Dliver fresh and fast insights
At RakutenTV, we had a lot of cases where data was stored in s3 in real-time from external systems.
I designed and implemented a real-time ingestion pipeline into Snowflake using Snowpipe that uses AWS SQS queues and S3 event notifications to load data as it arrives.
I also built a python streamlit application to monitor the ingestion status and data quality. This allowed us to deliver fresh insights to our stakeholders and reduced the time to insight from days to minutes.
At New Work, my team and I worked on a project to enrich customer data in real-time using Kafka Streams and KSQL DB.
It was deployed on our on-premise Kubernetes cluster as a statefulset as we needed to maintain the state using on-disk RocksDB.
Later, we also built a stream processing application using Apache Hudi deltastreamer to sink this data into a Hudi table on HDFS.
Some of the legacy applications used Akka Streams for stream processing.
During my time at New Work, I worked on a POC to ingest real-time data into a Feast feature store.
We used Athena as our offline store with data stored on S3, and, DynamoDB as our online store.
The POC used the Python Faust library to consume data from Kafka topics and write it to the feature store.

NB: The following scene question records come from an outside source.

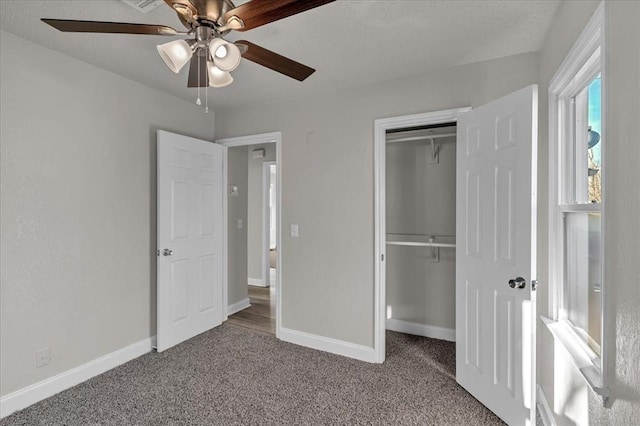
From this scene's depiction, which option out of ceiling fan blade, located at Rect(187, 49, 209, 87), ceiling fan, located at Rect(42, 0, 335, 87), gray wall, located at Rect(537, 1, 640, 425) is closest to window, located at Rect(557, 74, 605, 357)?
gray wall, located at Rect(537, 1, 640, 425)

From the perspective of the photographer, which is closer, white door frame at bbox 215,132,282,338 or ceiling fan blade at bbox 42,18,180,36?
ceiling fan blade at bbox 42,18,180,36

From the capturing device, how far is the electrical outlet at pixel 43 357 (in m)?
2.35

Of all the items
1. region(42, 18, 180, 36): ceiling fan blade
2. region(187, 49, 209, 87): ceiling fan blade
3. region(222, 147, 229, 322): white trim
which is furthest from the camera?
region(222, 147, 229, 322): white trim

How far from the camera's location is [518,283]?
1.99 m

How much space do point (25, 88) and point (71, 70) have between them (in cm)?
37

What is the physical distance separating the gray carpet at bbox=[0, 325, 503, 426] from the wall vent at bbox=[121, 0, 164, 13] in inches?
96.4

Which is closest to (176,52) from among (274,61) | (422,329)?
(274,61)

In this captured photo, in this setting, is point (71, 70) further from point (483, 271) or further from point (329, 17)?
point (483, 271)

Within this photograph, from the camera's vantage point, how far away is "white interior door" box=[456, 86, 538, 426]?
1.96m

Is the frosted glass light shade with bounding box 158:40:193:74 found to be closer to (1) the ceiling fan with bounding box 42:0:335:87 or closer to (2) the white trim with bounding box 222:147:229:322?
(1) the ceiling fan with bounding box 42:0:335:87

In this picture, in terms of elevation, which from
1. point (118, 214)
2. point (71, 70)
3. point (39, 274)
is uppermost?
point (71, 70)

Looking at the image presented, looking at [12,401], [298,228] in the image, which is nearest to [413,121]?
[298,228]

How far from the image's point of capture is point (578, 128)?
1859 millimetres

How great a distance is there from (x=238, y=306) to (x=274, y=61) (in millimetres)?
3511
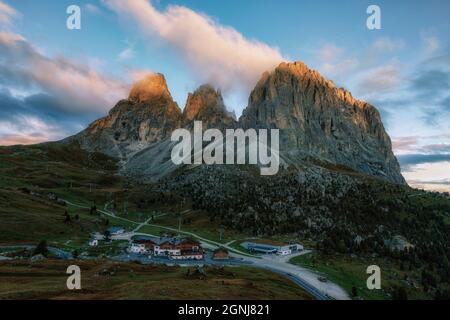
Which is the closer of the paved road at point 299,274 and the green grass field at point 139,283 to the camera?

I created a POC to ingest data directly from Kafka into Qdrant, a vector database. The application was written in Rust and used the Kafka Rust library to consume the messags and the Qdrant Rust SDK to batch based on time and size and write the vectors to the database. The offsets were committed only after the data was uploaded to Qdrant successfully. Tokio was used for async IO operations. (Repository)